§ WORK INSTRUCTIONS
Using the data that follows, give again word for word the lines between the one holding "Enstek Nilai Jentayu" and the one holding "Hyundai ix35 2.0 2013 photo - 2", inclusive. Omit the pictures.

§ DATASET EXTRACT

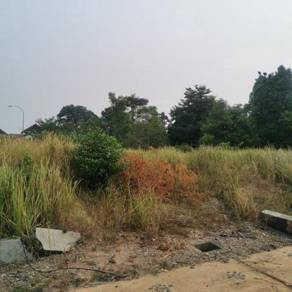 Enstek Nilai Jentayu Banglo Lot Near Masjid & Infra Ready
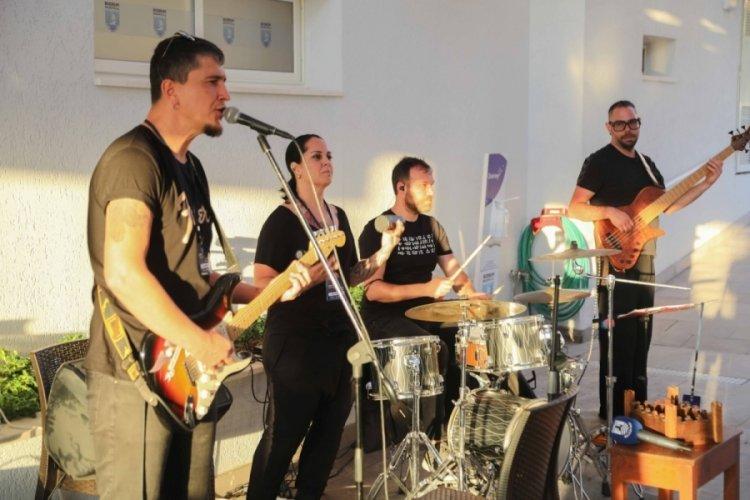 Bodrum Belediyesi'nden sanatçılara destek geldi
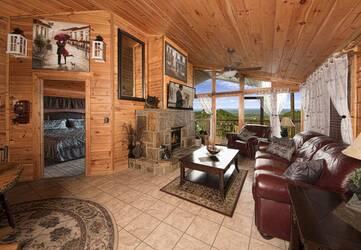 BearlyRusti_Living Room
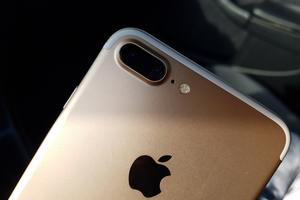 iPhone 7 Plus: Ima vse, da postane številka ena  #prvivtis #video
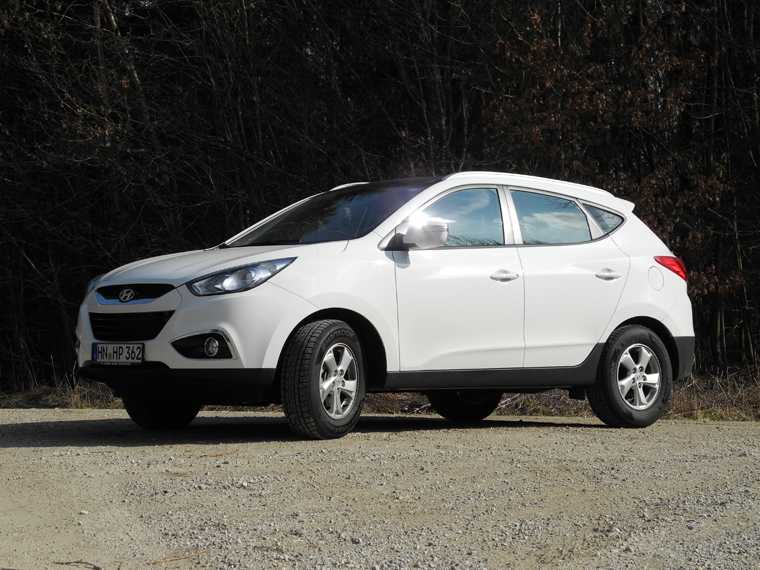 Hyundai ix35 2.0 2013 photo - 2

* * *

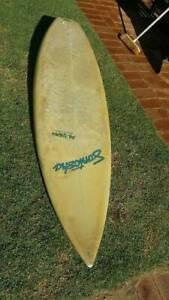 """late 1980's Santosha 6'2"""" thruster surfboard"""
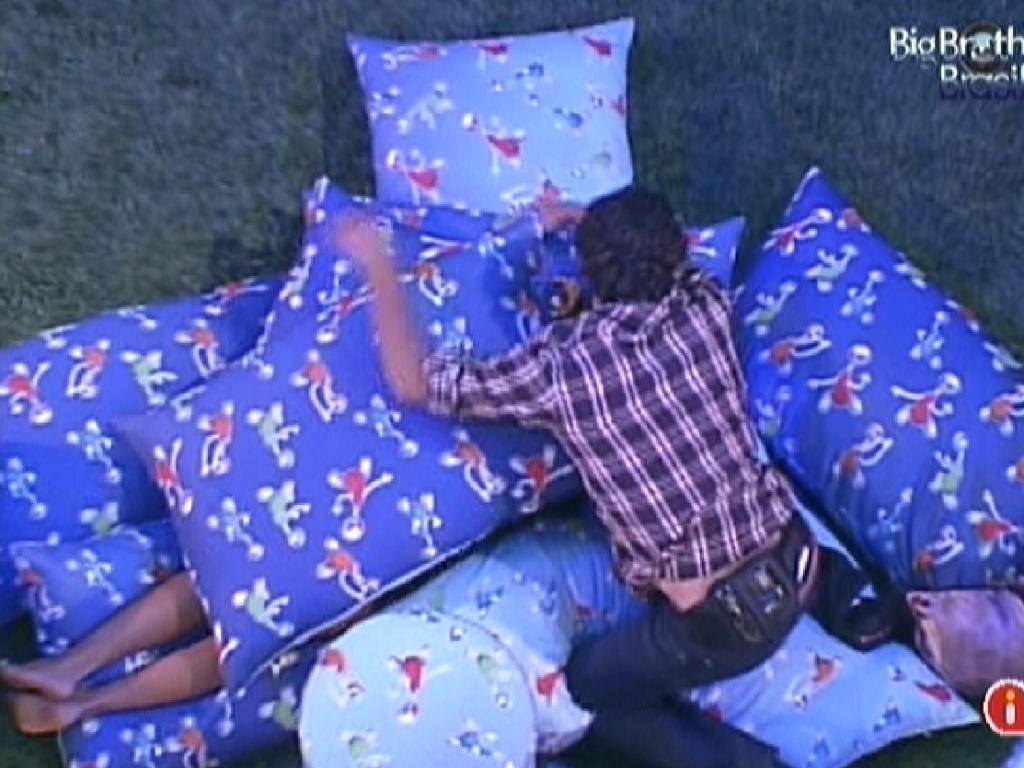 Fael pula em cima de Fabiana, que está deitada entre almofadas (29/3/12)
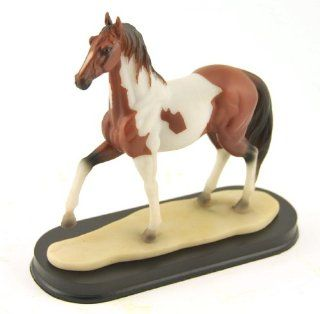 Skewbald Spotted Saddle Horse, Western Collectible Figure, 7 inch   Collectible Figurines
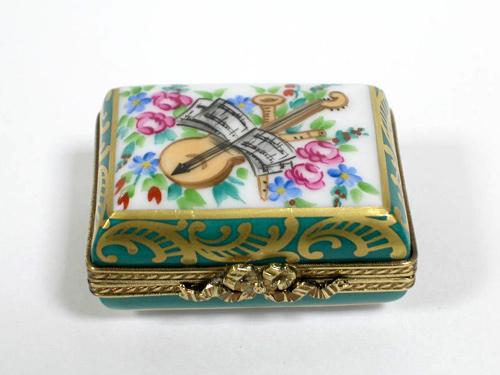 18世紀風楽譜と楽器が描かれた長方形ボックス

§ OUTPUT FOR THIS EXERCISE
 Enstek Nilai Jentayu Banglo Lot Near Masjid & Infra Ready
 Bodrum Belediyesi'nden sanatçılara destek geldi
 BearlyRusti_Living Room
 iPhone 7 Plus: Ima vse, da postane številka ena  #prvivtis #video
 Hyundai ix35 2.0 2013 photo - 2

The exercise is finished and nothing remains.